DOCUMENT PASSAGE
--- START ---
In this course we will have nothing to say about the higher processing levels
mentioned above: that is, steps 1 and 2 in the speaker and 8 and 9 in the
listener. We will concentrate on the following two areas:
- The movements of the muscles in the vocal apparatus, how this movement
results in the sounds of speech, and the classification of the sounds of
speech into different broad categories and specific distinguishable phonemes.
This corresponds to steps 3 and 4 above, in which we consider speech within
the vocal tract.
- Speech can viewed as a sound wave, and the concepts of acoustics,
the branch of physics dealing with sound, may be used to describe and analyze
it. It may also be viewed as a signal carrying information, in which case
mathematical techniques such as digital signal processing (DSP),
linear predictive coding (LPC), and Hidden Markov Modelling (HMM)
may be applied to it. These analysis techniques correspond to steps 5 and 6
above, in which we consider speech once it has left the vocal tract as a
sound wave susceptible to decoding and recognition outside the human nervous
system.
--- END ---
TASK INSTRUCTIONS
1. Rewrite the course overview above from "In this course" up to and including "Markov Modelling (HMM)", putting "articulators" in place of "muscles".
2. Answer these questions from the course overview:
(a) Which steps in the listener will the course say nothing about?
(b) What is the name of the branch of physics dealing with sound?
(c) To which steps do the analysis techniques such as DSP, LPC, and HMM correspond?

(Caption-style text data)
--- START ---
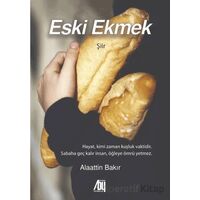 Eski Ekmek - Alaattin Bakır - Baygenç Yayıncılık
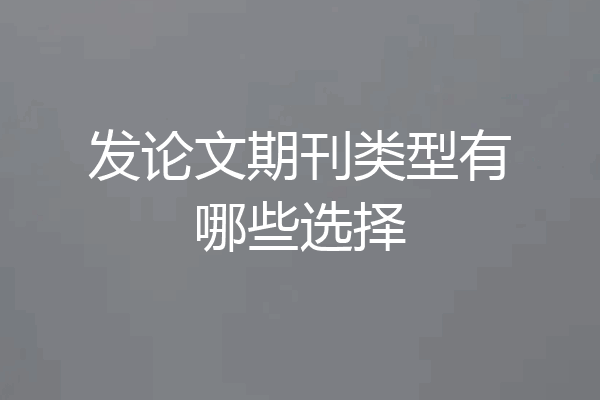 发论文期刊类型有哪些选择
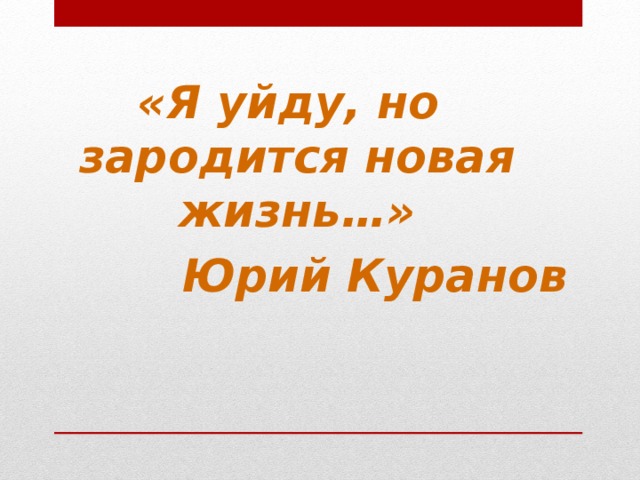 «Я уйду, но зародится новая жизнь…»  Юрий Куранов   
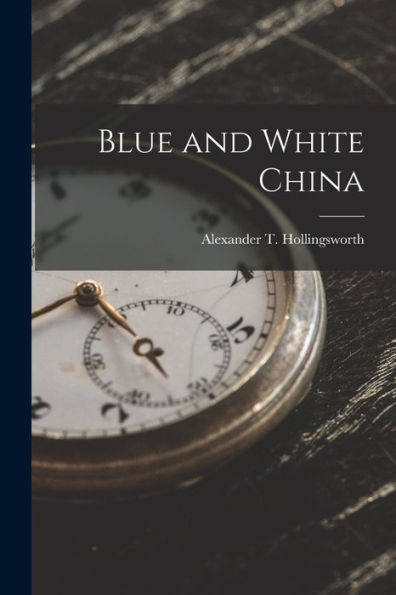 Blue And White China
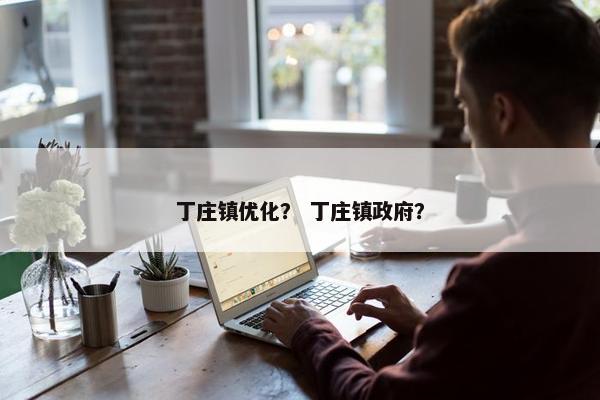 丁庄镇优化？ 丁庄镇政府？-第1张图片-冷动云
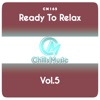 Ready to Relax, Vol.5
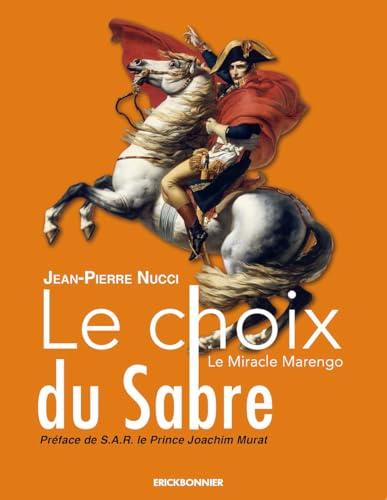 Stock image for Le Choix Du Sabre : Le Miracle Marengo : Roman Historique for sale by RECYCLIVRE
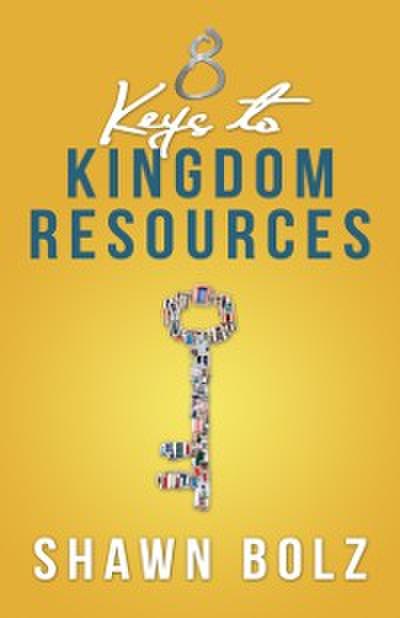 8 Keys to Kingdom Resources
--- END ---
RESULTS FOR EACH TASK
1.
In this course we will have nothing to say about the higher processing levels
mentioned above: that is, steps 1 and 2 in the speaker and 8 and 9 in the
listener. We will concentrate on the following two areas:
- The movements of the articulators in the vocal apparatus, how this movement
results in the sounds of speech, and the classification of the sounds of
speech into different broad categories and specific distinguishable phonemes.
This corresponds to steps 3 and 4 above, in which we consider speech within
the vocal tract.
- Speech can viewed as a sound wave, and the concepts of acoustics,
the branch of physics dealing with sound, may be used to describe and analyze
it. It may also be viewed as a signal carrying information, in which case
mathematical techniques such as digital signal processing (DSP),
linear predictive coding (LPC), and Hidden Markov Modelling (HMM)

2.
(a) Steps 8 and 9.
(b) Acoustics.
(c) Steps 5 and 6.